An Underrepresented, Struggling Minority in Higher Education
Susan Dutca-Lovell

Native American students lag behind their peers from a young age, across almost every measure of student success. From college enrollment, to test scores and on-time graduation, they have the lowest rates of any racial subgroup. They make up a mere 1 percent of the high school and college population and tend to be overlooked when it comes to discussion about the nation's achievement gap.

American Indian and Alaska Native Students have the highest drop-out rate - at 11.3 percent, which is nearly double the national average - the lowest graduation rate, are the least likely to enroll in college, and the second least likely to graduate on time. Native American tribal communities are not only small and young but also poor, with the median household income as low as $30,000 for some tribes.
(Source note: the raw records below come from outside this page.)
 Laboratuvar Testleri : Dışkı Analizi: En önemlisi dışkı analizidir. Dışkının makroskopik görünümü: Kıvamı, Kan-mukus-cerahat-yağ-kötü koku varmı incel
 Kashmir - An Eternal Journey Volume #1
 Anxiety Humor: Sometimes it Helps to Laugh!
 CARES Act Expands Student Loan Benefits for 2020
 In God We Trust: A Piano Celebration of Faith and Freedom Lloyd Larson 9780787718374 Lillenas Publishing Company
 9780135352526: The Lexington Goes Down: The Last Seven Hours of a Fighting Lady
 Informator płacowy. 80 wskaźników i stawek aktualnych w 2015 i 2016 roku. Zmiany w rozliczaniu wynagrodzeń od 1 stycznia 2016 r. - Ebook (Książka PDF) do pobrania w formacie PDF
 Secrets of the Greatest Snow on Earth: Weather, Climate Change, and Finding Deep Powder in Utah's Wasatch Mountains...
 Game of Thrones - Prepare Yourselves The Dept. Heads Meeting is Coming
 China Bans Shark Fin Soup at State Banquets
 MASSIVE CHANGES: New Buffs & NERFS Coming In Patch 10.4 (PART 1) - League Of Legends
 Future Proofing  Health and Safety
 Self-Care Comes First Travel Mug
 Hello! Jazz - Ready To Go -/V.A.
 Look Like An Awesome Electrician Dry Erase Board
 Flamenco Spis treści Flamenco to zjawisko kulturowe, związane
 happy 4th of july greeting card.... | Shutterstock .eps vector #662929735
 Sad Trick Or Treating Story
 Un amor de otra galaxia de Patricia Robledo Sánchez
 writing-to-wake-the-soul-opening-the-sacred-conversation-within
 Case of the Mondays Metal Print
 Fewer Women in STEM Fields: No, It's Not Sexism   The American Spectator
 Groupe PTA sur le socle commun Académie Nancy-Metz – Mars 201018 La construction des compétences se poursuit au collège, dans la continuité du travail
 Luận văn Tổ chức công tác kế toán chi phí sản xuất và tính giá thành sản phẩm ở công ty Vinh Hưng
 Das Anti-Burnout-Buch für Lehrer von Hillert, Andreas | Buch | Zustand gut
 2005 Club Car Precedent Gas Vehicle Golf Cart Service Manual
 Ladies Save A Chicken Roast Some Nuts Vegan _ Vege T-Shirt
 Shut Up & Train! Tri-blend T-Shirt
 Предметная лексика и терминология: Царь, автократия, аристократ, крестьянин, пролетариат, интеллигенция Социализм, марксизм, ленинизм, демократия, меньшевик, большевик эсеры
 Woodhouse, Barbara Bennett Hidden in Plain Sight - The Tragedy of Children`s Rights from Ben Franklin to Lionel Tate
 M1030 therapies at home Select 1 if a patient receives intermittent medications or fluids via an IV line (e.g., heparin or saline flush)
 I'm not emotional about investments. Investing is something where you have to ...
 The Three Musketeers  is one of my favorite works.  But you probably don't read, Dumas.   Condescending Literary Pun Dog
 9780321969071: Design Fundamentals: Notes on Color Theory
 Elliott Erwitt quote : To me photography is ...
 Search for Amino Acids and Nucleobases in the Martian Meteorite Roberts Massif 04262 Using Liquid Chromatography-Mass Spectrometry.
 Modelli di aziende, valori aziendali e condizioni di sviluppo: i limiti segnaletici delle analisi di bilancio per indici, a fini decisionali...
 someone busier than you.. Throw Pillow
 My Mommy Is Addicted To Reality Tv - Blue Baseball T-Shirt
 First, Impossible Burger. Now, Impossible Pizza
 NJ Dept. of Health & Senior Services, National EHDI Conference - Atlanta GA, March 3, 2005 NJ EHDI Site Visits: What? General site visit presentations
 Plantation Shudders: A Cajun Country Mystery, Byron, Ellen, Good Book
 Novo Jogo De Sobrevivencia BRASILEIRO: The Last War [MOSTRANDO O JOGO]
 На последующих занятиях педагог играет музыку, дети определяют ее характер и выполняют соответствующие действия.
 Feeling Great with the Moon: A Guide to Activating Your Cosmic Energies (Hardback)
Stricken by poverty, joblessness, addiction, and abuse, they are "at the heart of the worst educational outcomes in the country."

Issues in Native Americans' education go back to the post-Civil War, when the U.S. government forced Native American children into boarding schools to make them more "civilized." Despite the White House's attempts to help by transferring more control over the schools to the tribes, they are "met with skepticism" because the government has "zero credibility with them. They see [the government] as the devil." Even with the 2001 No Child Left Behind Act, "longstanding gaps" between minority students and white students dissipated while the Native students stagnated; their ACT scores reached a five-year low.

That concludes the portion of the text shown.